The Power of Training: How Different Neural Network Setups Influence the Energy Demand
This work raises awareness about the energy impact of ML training for practitioners and researchers, though it is incremental in its heuristic evaluation.
The study evaluated how different neural network training setups and hyperparameters affect energy consumption on HPC hardware, finding that suboptimal configurations can use up to 5 times more energy than optimal ones to achieve the same accuracy.

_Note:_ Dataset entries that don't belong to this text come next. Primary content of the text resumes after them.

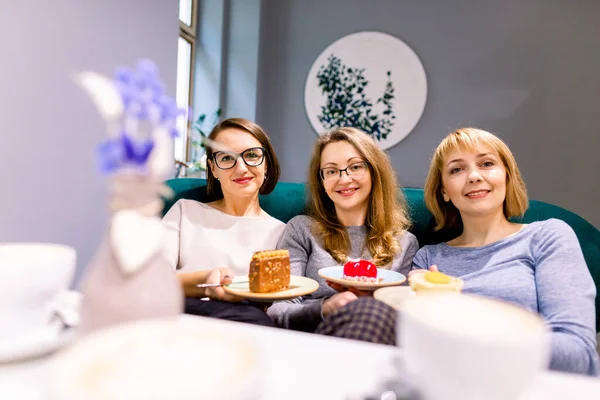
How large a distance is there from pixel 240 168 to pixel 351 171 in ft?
1.61

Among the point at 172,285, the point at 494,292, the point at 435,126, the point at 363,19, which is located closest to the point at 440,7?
the point at 363,19

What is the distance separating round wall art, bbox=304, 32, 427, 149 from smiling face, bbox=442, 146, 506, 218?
2143 mm

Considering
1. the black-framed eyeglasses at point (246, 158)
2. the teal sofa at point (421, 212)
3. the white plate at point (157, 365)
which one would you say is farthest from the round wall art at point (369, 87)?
the white plate at point (157, 365)

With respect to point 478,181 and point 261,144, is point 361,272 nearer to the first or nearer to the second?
point 478,181

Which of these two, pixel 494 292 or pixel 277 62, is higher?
pixel 277 62

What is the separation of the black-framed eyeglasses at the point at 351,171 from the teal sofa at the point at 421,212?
0.34 m

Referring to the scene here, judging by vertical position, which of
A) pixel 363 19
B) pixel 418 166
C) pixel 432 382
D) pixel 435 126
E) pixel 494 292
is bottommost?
pixel 494 292

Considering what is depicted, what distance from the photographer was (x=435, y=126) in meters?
3.54

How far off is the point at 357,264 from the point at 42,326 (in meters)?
0.99

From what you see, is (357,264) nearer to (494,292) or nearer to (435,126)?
(494,292)

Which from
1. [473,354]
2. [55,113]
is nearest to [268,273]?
[473,354]

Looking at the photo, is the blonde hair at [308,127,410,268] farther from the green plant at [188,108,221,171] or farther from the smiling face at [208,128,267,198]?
the green plant at [188,108,221,171]

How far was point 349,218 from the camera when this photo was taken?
5.96 ft

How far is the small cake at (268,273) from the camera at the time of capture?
1.29 meters
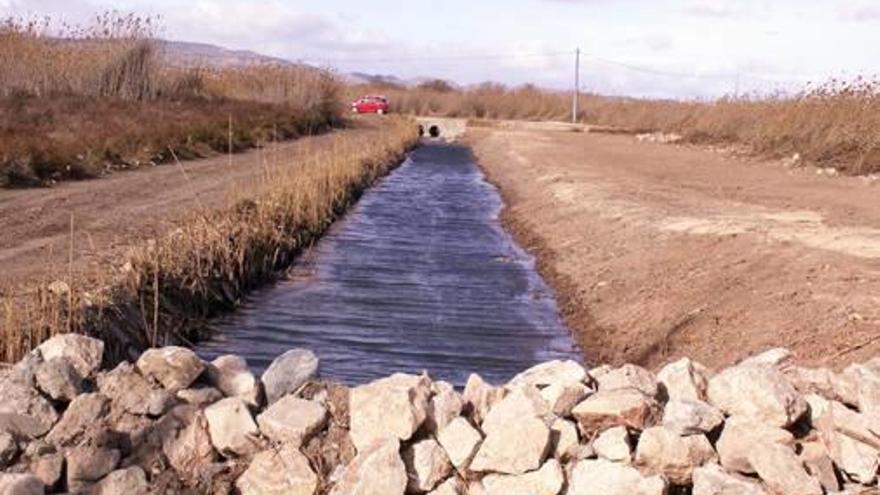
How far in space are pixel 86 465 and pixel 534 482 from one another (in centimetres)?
235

This work offers a heuristic evaluation of the effects of variations in machine learning training regimes and learning paradigms on the energy consumption of computing, especially HPC hardware with a life-cycle aware perspective. While increasing data availability and innovation in high-performance hardware fuels the training of sophisticated models, it also fosters the fading perception of energy consumption and carbon emission. Therefore, the goal of this work is to raise awareness about the energy impact of general training parameters and processes, from learning rate over batch size to knowledge transfer. Multiple setups with different hyperparameter configurations are evaluated on three different hardware systems. Among many results, we have found out that even with the same model and hardware to reach the same accuracy, improperly set training hyperparameters consume up to 5 times the energy of the optimal setup. We also extensively examined the energy-saving benefits of learning paradigms including recycling knowledge through pretraining and sharing knowledge through multitask training.